España somos los ciudadanos que hoy la formamos y la pagamos, y nadie tiene derecho a arrogarse la autoridad o la propiedad de tal ente; somos ciudadanos distintos, incluso con distintas lenguas y culturas, distintos puntos de vista, pero, siendo diversos, somos los que somos y lo que somos. Y la única nación democrática española es la que se conforma por agregación de estos ciudadanos libremente. Y también por la agregación de comunidades de ciudadanos, pues si España existe como ente colectivo, pongo por caso que también Cataluña existirá; digo yo. La nación democrática se basa en el pacto perpetuo. Otra cosa es que todo ser vivo tiene un argumento, un discurso, un nacionalismo que lo expresa políticamente, pero ese discurso nacional, para ser democrático, tiene que expresar a los ciudadanos que existen realmente y su realidad. Si las ideas previas pretenden sustituir a la realidad, aviados vamos todos. No sé citar a tanta gente como Fernando, pero, por si acaso, cito a Tocqueville y a Pi i Margall, y con eso y con leer la prensa de tres ciudades distintas se puede uno ir arreglando para no hacer ideología del propio ombligo.

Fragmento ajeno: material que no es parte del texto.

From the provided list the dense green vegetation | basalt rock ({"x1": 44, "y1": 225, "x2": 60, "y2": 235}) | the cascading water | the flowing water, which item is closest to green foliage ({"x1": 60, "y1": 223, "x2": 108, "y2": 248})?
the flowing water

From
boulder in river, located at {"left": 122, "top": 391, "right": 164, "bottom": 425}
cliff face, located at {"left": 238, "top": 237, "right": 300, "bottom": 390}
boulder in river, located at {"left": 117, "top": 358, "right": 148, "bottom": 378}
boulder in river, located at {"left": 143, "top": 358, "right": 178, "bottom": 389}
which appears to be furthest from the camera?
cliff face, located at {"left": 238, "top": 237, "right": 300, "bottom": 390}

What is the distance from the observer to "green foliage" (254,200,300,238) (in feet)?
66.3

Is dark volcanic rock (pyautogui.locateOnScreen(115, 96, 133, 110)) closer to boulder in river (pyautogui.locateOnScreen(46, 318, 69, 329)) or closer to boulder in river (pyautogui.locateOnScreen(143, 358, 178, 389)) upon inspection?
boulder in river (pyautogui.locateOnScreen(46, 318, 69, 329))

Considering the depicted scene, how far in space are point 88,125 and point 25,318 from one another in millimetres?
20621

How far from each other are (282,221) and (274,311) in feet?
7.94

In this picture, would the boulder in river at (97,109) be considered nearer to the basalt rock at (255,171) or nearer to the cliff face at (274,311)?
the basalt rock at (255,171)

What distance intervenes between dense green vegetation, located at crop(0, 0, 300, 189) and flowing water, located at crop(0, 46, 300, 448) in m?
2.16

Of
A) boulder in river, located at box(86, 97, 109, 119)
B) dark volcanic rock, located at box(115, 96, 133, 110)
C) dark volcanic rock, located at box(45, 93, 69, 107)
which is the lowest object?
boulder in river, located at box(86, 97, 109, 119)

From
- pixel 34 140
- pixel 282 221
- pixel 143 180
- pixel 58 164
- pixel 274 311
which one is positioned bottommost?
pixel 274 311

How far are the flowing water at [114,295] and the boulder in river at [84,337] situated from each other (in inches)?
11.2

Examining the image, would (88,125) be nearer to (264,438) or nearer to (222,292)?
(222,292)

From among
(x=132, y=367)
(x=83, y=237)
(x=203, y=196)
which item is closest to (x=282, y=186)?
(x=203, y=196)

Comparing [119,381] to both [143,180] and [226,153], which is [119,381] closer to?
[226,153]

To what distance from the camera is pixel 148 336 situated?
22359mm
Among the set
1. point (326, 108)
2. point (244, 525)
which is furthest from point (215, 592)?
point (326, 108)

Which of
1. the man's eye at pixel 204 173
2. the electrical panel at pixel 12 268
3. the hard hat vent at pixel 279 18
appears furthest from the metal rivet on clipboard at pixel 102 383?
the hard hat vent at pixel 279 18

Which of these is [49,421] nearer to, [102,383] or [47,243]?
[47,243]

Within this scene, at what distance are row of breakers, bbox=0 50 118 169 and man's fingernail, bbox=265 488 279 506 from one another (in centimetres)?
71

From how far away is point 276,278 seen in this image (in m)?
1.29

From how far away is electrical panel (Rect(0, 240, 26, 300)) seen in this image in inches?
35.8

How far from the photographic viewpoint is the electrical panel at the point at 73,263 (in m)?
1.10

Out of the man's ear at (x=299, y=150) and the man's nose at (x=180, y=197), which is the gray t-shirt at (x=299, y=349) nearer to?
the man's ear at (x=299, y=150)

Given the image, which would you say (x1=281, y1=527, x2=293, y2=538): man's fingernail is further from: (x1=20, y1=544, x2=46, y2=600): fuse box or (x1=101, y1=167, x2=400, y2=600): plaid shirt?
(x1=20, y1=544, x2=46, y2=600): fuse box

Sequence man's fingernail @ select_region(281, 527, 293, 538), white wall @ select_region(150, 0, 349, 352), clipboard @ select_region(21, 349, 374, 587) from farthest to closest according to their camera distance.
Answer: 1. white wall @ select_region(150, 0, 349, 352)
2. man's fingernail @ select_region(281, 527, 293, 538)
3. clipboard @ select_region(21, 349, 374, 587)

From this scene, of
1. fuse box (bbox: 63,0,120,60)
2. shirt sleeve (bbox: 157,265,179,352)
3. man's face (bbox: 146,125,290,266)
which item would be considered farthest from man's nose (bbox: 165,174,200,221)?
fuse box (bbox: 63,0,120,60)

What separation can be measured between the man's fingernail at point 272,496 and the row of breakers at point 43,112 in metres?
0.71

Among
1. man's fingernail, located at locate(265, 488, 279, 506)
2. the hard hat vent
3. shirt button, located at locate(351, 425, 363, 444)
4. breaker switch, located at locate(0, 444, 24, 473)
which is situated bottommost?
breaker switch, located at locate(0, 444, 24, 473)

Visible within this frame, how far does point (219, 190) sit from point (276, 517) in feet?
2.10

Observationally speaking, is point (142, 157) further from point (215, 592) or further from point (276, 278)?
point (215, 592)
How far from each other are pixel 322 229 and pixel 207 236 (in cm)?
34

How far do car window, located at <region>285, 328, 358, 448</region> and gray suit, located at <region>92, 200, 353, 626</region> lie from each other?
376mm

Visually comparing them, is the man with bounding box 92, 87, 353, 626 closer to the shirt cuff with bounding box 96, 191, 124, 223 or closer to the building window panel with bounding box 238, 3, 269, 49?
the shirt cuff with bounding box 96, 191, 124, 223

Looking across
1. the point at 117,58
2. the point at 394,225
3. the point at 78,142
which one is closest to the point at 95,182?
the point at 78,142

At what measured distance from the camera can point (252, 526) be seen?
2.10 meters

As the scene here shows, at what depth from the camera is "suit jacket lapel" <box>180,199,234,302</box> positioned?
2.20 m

Me parece evidente que debemos aprender de Alemania, de EE UU, del Reino Unido, de Suiza y de quien haga falta para reconocer que los ciudadanos conformamos espacios nacionales diversos, o como lo queramos llamar. Y propongo aceptar la evidencia de que nuestra nación, en el sentido decimonónico de Estado-nación con fronteras, aduanas y moneda, es Europa, y que el debate sobre la nación lo debemos realizar forzosamente dentro de nuestra realidad histórica; no por nueva menos real. Así pues, defiendo un necesario nacionalismo europeo, y también reconozco la existencia de los nacionalismos vasco, catalán, gallego y los que existan o vayan a existir, faltaría más. Y también, claro que sí, la necesidad de un nacionalismo español. Pero ese argumento colectivo español tiene que ser distinto a éste, ese cuento de la España del Cid e Isabel la Católica, tiene que ser un nacionalismo de ciudadanos y que reconozca las diversidades nacionales internas. Mientras sigamos negando esto con café para todos sólo por incordiar y con loapas, sólo crearemos problemas en vez de aprovechar las posibilidades de lo que somos.

El problema de la política española no es político, es ideológico. O peor aún, es de mala fe. El mismo sistema político jurídico existente, sin sacralizarlo, adaptándolo constantemente a la vida, valdría para solucionar las diferencias; lo que sobra es mala fe. E ideas nacionales obsoletas e ideologías reaccionarias. Y ya puestos, digámoslo, sensatez e incluso equilibrio. Estos años hemos tenido de presidente del Gobierno a un hombre que ha protagonizado la inenarrable actuación ante el Prestige, con un precio ecológico y económico que nos ocultan; que nos ha metido él solito en una guerra injusta, y que vamos a pagar muy cara en sangre y dinero; que nos ha usado como caballo de Troya contra Europa; que ha hecho de la mentira una forma de gobierno; que se ha negado a recibir al lehendakari... Cuando la mayoría de los ciudadanos creemos vivir en un tiempo histórico en que formamos parte inextricable de la Unión Europea, con Estados como Alemania y Francia que pagan buena parte de nuestros gastos y despilfarros, hemos tenido mientras tanto de presidente de Gobierno a un señor que vive en otra época, un tiempo mítico en que él, ¡al fin!, le ha sacudido a España ¡el yugo de Francia! Eso me lo contaron hace años en la escuela, pero entonces Europa empezaba en los Pirineos; ahora, para algunas cabezas enfebrecidas aún sigue empezando allí. A mí ésos sí me parecen "dislates". Y no sé si hay descuartizamiento, pero muchos sentimos una soga al cuello, ahogamiento.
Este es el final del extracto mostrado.